A new study finds that tiger mothers in the Russian Far East tend to be stay-at-home moms, and when it comes time for kids to move out, they sometimes let a few of them hang around at home.

Publishing their results in the journal Mammal Research, researchers with the Wildlife Conservation Society (WCS), Sikhote-Alin Biosphere Reserve, the Russian Academy of Sciences, and Panthera looked at 18 years of VHF telemetry data in and around the Sikhote-Alin Biosphere Reserve, Russia to gain insight into home range size and reproductive status of female Amur tigers.

They found that home range and core area sizes of females collapsed by 60 percent after giving birth to their cubs. Moms stayed close to the den site, presumably to protect and nurture young cubs. As the cubs matured and became more mobile, mothers took their cubs to larger and larger portions of their home range. After 18 months the mothers had generally reclaimed their original home range.  

The authors say the results of the study support two hypotheses of space use by large carnivores: that adult breeding females achieve higher reproductive success by maintaining a home range just big enough to feed herself and her offspring, and a second hypothesis that females sometimes will expand home range size when space is available to allocate land to daughters. Eventually, daughters may end up sharing or completely taking over the home range of their mother.

Male offspring, on the other hand, always leave their natal home ranges, presumably driven off by other adult males (often their father), which in turn prevents inbreeding.

The study provides a better understanding of the spatial dynamics of reproducing tigresses and suggests there are significant differences in how females exploit their home range with and without cubs.

The authors note that cub-rearing is obviously critically important to population persistence, and tigresses face multiple constraints while rearing cubs. These include defending cubs from other large predators such as wolves and bears, the need to increase kill rate and/or prey size to feed their offspring; obtaining more prey from smaller areas while they stay near the den site, and potentially having to reclaim temporarily abandoned sections of their home range from encroaching females.

The study found that the time taken for females to recover home ranges while with cubs was longer than expected, but is likely not an issue in landscapes like in India where home ranges are smaller, and can easily be traversed even when cubs are young. However, when prey densities are naturally low, and home ranges large, as in Russia, this pattern and constraints may be important both for other tiger populations and other large carnivore species. In particular, the long lag period in recovering a home range may have consequences when portions of territories are not defended by solitary females.

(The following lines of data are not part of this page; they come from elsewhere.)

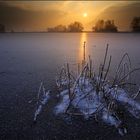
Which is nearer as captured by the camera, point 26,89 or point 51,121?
point 51,121

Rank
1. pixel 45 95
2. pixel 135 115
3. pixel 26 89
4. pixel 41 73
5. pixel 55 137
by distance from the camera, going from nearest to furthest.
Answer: pixel 55 137
pixel 135 115
pixel 45 95
pixel 26 89
pixel 41 73

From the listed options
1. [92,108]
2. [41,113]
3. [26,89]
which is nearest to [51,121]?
[41,113]

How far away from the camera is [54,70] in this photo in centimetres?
272

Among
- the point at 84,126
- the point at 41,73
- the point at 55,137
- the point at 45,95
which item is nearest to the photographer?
the point at 55,137

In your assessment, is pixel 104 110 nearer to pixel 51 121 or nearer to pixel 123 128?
pixel 123 128

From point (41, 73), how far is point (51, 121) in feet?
3.86

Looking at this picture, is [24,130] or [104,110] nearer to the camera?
[24,130]

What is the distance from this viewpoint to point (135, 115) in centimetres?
150

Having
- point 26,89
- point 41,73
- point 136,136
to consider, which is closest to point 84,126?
point 136,136

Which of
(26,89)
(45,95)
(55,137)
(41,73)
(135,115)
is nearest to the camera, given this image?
(55,137)

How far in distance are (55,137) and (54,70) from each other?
1489mm

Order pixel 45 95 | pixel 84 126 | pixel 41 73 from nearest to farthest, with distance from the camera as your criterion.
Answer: pixel 84 126 < pixel 45 95 < pixel 41 73

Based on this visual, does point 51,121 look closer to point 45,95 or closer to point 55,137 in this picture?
point 55,137

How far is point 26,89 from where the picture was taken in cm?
199
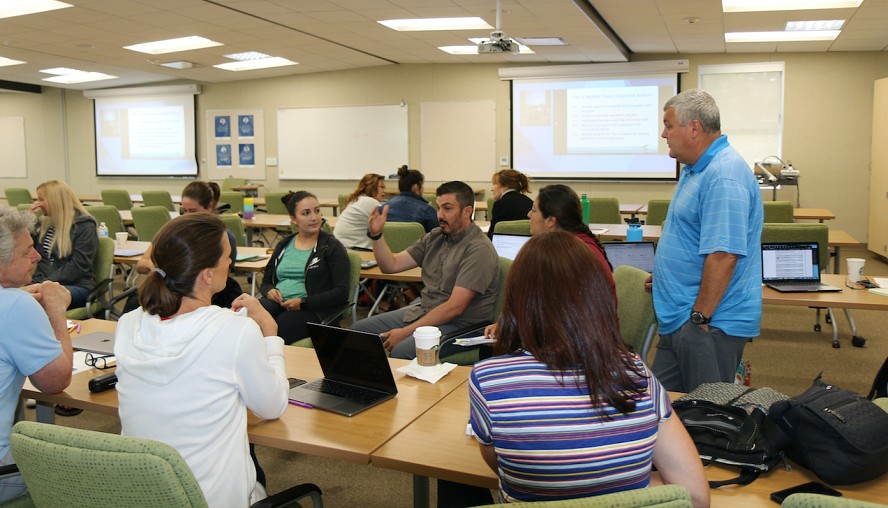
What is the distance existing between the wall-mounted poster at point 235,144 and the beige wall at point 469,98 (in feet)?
0.49

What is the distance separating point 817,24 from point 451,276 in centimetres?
665

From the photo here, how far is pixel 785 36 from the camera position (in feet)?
28.4

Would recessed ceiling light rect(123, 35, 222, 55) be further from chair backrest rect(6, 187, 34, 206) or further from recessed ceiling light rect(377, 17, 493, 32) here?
chair backrest rect(6, 187, 34, 206)

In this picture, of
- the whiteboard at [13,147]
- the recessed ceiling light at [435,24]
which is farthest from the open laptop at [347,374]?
the whiteboard at [13,147]

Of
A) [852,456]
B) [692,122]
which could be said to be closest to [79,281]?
[692,122]

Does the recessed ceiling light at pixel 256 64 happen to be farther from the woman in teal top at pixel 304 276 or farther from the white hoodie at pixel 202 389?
the white hoodie at pixel 202 389

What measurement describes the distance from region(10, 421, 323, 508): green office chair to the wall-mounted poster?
1195cm

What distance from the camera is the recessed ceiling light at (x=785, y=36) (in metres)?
8.32

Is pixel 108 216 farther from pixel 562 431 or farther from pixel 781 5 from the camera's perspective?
pixel 781 5

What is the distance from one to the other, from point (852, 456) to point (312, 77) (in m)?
11.6

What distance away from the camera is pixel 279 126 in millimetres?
12625

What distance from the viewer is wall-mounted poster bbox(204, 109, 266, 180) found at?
12.9 m

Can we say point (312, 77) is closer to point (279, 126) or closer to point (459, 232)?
point (279, 126)

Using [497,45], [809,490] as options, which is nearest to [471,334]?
[809,490]
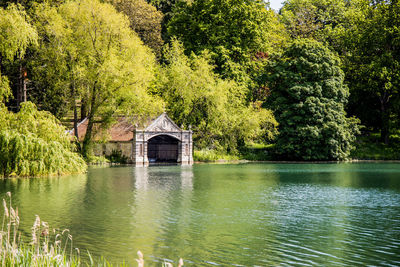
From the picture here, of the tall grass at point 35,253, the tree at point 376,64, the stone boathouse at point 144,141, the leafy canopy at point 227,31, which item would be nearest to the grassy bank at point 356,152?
the tree at point 376,64

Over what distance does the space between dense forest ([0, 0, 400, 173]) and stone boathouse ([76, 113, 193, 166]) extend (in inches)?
60.4

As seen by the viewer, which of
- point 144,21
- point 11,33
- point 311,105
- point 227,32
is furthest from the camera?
point 144,21

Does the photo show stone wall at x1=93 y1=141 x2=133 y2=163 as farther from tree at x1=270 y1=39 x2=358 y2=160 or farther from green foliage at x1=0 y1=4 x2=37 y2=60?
tree at x1=270 y1=39 x2=358 y2=160

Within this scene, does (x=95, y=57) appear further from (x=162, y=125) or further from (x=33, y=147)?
(x=33, y=147)

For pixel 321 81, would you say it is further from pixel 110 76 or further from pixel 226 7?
pixel 110 76

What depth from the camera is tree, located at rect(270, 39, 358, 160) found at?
157 ft

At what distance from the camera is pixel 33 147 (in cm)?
2644

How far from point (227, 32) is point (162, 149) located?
589 inches

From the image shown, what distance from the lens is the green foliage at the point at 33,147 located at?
2609cm

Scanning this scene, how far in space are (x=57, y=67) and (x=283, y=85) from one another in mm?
23399

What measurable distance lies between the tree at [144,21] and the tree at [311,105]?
17.2 meters

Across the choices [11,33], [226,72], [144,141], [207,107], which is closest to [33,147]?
[11,33]

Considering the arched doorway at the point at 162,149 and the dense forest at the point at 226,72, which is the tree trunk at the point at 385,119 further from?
the arched doorway at the point at 162,149

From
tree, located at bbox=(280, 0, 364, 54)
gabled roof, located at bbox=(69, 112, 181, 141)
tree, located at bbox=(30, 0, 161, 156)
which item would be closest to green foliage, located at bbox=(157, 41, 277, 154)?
gabled roof, located at bbox=(69, 112, 181, 141)
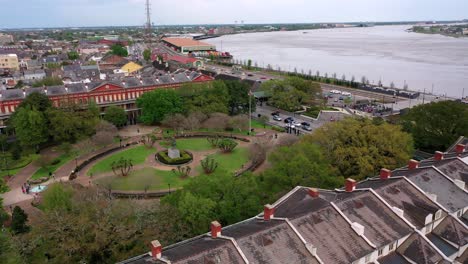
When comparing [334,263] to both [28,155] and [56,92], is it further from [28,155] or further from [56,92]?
[56,92]

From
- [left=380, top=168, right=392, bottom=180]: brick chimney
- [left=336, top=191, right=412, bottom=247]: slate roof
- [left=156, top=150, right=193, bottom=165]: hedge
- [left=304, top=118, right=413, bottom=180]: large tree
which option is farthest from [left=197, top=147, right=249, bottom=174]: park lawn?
[left=336, top=191, right=412, bottom=247]: slate roof

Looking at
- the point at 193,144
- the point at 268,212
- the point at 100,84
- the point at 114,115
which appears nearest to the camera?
the point at 268,212

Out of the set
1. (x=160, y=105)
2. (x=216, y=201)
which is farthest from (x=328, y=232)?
(x=160, y=105)

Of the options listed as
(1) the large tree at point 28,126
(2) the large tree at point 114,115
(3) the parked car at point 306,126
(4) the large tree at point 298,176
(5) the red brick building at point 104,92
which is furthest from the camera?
(3) the parked car at point 306,126

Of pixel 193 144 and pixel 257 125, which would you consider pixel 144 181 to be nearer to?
pixel 193 144

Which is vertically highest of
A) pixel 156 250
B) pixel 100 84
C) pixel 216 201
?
pixel 100 84

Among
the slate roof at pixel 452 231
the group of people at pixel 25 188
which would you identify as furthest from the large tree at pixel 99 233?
the slate roof at pixel 452 231

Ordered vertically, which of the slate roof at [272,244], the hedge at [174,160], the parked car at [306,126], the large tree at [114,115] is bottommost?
the hedge at [174,160]

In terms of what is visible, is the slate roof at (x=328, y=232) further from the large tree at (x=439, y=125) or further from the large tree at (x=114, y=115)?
the large tree at (x=114, y=115)

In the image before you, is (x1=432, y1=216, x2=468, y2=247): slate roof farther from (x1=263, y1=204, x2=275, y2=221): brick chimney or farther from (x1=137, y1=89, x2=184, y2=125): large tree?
(x1=137, y1=89, x2=184, y2=125): large tree
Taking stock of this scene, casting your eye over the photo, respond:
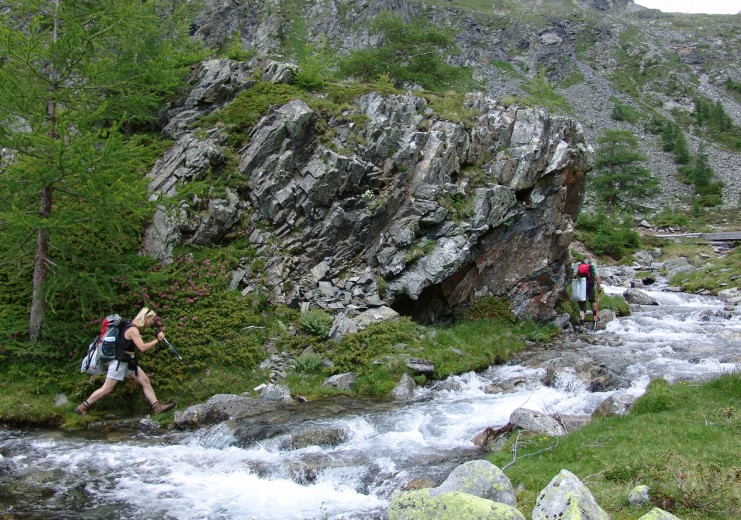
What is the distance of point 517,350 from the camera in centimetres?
1889

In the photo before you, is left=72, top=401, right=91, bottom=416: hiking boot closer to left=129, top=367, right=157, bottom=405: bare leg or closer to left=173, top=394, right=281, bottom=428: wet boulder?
left=129, top=367, right=157, bottom=405: bare leg

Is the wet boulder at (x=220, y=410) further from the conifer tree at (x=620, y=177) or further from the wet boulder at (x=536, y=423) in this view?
the conifer tree at (x=620, y=177)

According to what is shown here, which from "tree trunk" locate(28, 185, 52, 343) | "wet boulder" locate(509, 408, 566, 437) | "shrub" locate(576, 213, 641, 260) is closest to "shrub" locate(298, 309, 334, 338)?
"wet boulder" locate(509, 408, 566, 437)

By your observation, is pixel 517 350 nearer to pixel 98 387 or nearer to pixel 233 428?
pixel 233 428

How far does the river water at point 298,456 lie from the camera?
8125 mm

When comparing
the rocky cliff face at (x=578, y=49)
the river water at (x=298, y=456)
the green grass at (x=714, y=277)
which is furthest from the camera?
the rocky cliff face at (x=578, y=49)

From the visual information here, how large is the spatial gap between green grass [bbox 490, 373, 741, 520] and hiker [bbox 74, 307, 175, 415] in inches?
364

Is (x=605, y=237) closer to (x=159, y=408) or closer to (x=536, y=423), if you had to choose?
(x=536, y=423)

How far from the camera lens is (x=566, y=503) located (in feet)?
17.4

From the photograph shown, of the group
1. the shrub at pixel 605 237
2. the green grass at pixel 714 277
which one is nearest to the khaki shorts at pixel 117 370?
the green grass at pixel 714 277

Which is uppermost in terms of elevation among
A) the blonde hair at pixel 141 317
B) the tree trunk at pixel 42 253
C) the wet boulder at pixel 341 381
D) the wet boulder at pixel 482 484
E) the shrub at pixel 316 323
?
the tree trunk at pixel 42 253

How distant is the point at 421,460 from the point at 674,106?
138 metres

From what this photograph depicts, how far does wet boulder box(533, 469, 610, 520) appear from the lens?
517 cm

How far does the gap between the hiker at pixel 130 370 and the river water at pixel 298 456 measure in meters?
1.06
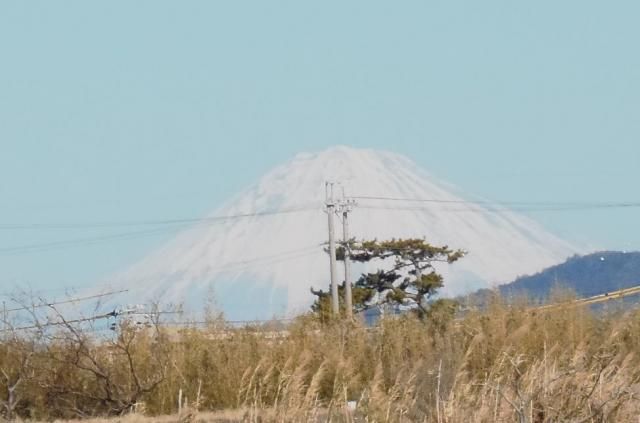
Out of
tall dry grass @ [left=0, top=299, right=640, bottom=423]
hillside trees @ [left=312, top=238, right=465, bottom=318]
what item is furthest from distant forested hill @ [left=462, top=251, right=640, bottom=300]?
tall dry grass @ [left=0, top=299, right=640, bottom=423]

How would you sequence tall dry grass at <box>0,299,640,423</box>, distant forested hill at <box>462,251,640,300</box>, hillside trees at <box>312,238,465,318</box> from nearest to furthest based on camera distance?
tall dry grass at <box>0,299,640,423</box>
hillside trees at <box>312,238,465,318</box>
distant forested hill at <box>462,251,640,300</box>

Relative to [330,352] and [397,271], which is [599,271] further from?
[330,352]

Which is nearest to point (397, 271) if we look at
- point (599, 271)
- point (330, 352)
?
point (330, 352)

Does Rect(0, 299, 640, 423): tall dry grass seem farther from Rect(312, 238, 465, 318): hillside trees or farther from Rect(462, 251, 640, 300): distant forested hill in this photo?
Rect(462, 251, 640, 300): distant forested hill

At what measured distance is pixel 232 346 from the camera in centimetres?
2495

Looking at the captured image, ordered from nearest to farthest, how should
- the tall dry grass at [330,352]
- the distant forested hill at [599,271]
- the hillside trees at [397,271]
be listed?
the tall dry grass at [330,352] < the hillside trees at [397,271] < the distant forested hill at [599,271]

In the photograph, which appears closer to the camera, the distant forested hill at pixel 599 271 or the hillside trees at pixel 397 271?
the hillside trees at pixel 397 271

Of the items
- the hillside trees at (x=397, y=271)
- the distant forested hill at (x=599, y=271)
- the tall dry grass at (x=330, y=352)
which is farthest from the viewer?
the distant forested hill at (x=599, y=271)

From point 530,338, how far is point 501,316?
757 millimetres

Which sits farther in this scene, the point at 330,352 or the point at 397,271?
the point at 397,271

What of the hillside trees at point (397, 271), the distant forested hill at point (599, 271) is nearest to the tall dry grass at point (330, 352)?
the hillside trees at point (397, 271)

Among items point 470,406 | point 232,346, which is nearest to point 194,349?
point 232,346

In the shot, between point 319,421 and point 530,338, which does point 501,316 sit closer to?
point 530,338

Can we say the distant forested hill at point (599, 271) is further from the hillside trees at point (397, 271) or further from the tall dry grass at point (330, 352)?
the tall dry grass at point (330, 352)
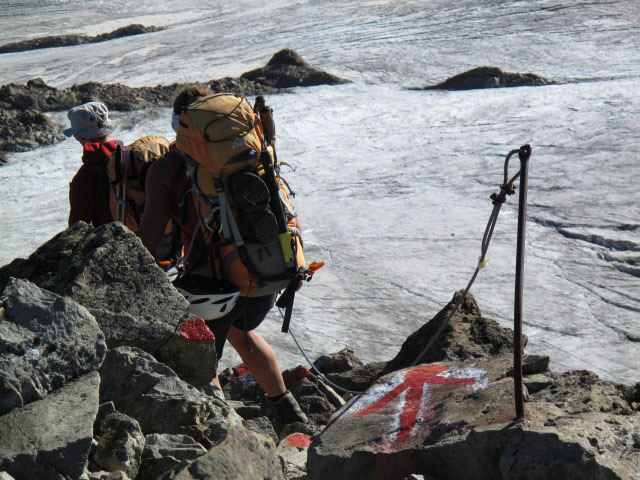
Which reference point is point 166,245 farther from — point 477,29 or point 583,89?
point 477,29

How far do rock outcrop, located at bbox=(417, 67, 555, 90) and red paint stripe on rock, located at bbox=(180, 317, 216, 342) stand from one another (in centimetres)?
1068

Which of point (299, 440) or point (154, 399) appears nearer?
point (154, 399)

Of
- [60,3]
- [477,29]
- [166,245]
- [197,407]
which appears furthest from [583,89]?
[60,3]

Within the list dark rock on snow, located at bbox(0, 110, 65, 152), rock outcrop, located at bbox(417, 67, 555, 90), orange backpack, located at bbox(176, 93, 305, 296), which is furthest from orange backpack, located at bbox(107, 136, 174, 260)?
rock outcrop, located at bbox(417, 67, 555, 90)

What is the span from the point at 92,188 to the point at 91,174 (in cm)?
7

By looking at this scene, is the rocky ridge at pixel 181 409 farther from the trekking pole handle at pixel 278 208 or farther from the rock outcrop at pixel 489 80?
the rock outcrop at pixel 489 80

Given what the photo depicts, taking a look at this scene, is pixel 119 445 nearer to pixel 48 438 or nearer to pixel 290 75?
pixel 48 438

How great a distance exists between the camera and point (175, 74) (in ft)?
53.8

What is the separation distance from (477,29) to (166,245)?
564 inches

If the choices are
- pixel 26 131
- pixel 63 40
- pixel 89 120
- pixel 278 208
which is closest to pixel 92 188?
pixel 89 120

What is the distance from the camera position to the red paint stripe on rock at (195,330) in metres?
3.22

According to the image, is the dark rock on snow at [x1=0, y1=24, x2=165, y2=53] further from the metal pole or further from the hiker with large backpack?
the metal pole

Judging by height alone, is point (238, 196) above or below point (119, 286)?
above

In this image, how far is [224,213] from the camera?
3.32 m
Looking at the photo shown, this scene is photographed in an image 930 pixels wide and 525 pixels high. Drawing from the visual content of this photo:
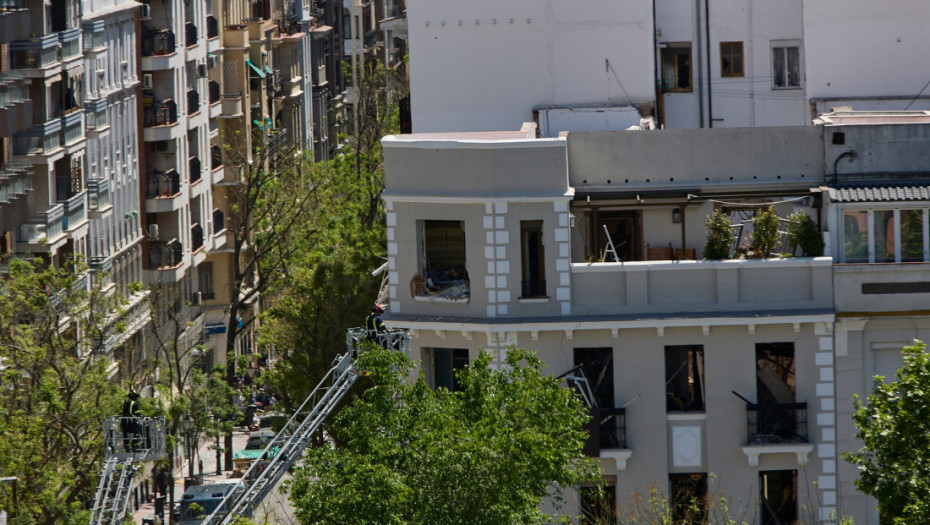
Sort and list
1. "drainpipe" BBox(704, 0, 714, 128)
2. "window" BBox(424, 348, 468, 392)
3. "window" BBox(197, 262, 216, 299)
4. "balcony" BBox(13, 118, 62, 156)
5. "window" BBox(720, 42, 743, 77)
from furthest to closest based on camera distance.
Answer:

Said Anna Klevtsova, of WCS’s Russia Program and lead author of the study: “This study gives conservationists more insight into the complicated lives of tiger mothers. The more we understand how tigresses and their cubs use their landscape, the better we can work to protect them.”

Approximately 350-400 adult Siberian or Amur tigers remain in the wild, with 95 percent of these individuals inhabiting the forests of the Russian Far East, where they play a critical role in both the ecosystem and local culture. The tiger is a keystone species that requires large, intact forest ecosystems and acts as an indicator of overall ecosystem health.

Although poaching levels reached an estimated 60-70 tigers per year in the early 1990s, today conservation efforts have succeeded in stabilizing the number of Amur tigers in the wild. However, there are still significant threats to this population, and the Amur tiger remains endangered.